Translated paragraphs can contain any combination of the following types:

PDF formulas
Single PDF original character
PDF original string with same style
Translated Unicode string with same style

Let's discuss different cases:

For the following 3 types, they can be directly transmitted transparently to new positions:

PDF formulas
Single PDF original character
PDF original string with same style

Only "translated Unicode string with same style" needs typesetting operation, as this step loses original layout information. However, since paragraphs may contain other components that need transparent transmission, their positions may also change and need to participate in typesetting.

Goal

Try to fit all components within the original paragraph bounding box. If impossible, try to expand the bounding box in writing direction.

Specific Implementation

First perform reflow judgment to determine if the paragraph needs reflow. If all elements can be transmitted transparently, no reflow is needed. Then, if reflow is needed, execute Algorithm 1:

Convert all elements to typesetting unit type, which records length and width information.
Start from top-left of original paragraph bounding box, place elements sequentially.
If current line cannot fit next element, wrap to next line.
Repeat 2-3 until all elements are placed or exceed original bounding box.
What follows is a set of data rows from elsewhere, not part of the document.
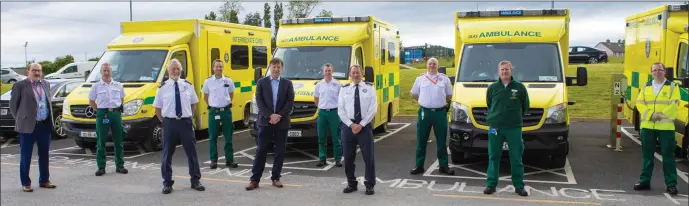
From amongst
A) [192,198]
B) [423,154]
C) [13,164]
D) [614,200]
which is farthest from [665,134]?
[13,164]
Algorithm 1 works normally when translated text is shorter than original. When translated text is longer, Algorithm 2 needs to be added:

Initialize element scaling factor as 1.0.
Initialize line spacing as 1.5.
Try typesetting using Algorithm 1.
If it cannot fit all elements:
First try to reduce line spacing by 0.1 step until reaching minimum line spacing (1.4)
If still cannot fit:
- When scale > 0.6, reduce element scaling by 0.05
- When scale <= 0.6, reduce element scaling by 0.1
- Reset line spacing to 1.5
When scale becomes less than 0.7, adjust minimum line spacing to 1.1
Report error if element scaling is less than 0.1.

Algorithm 2 can fit translations of almost all languages in original position.
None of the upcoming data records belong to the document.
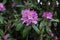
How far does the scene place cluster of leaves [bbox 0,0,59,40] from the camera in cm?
193

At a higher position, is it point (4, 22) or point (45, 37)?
point (4, 22)

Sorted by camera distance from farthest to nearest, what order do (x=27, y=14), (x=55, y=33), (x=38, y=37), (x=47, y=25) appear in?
(x=55, y=33) < (x=38, y=37) < (x=47, y=25) < (x=27, y=14)

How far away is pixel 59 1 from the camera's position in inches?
98.4

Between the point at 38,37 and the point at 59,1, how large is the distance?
56cm

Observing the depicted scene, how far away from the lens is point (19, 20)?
1933 millimetres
However, for special cases like "图 1" translated to "Figure 1", even with the above algorithms some text may still overflow. So Algorithm 3:

Before reducing scale, first try to expand the bounding box in writing direction.
Calculate paragraph's right whitespace by:
Using 90% of page crop box width as maximum limit
Checking for overlapping paragraphs on the right
Checking for overlapping figures on the right
Expand paragraph bounding box based on available whitespace.
If still cannot fit all elements, continue with scale reduction as in Algorithm 2.

Additional Features

Mixed Chinese-English text handling:
Adds 0.5 character width spacing between Chinese and English text transitions
Excludes certain punctuation marks from this spacing rule
First line indent:
Adds 2 Chinese characters width indent for the first line when specified
Hanging punctuation:
Allows certain punctuation marks to extend beyond the right margin
Helps maintain better visual alignment

Limitations

Currently, we use PDFPlumber for PDF analysis, this is only implemented for paragraphs, only handles left-to-right writing.
Cannot handle table of contents alignment by dots.
Poor performance, needs optimization.
No global page information consideration, inconsistent text sizes.
No advanced typography features, poor reading experience.

UTR #59: East Asian Spacing specifies which characters need spacing between them.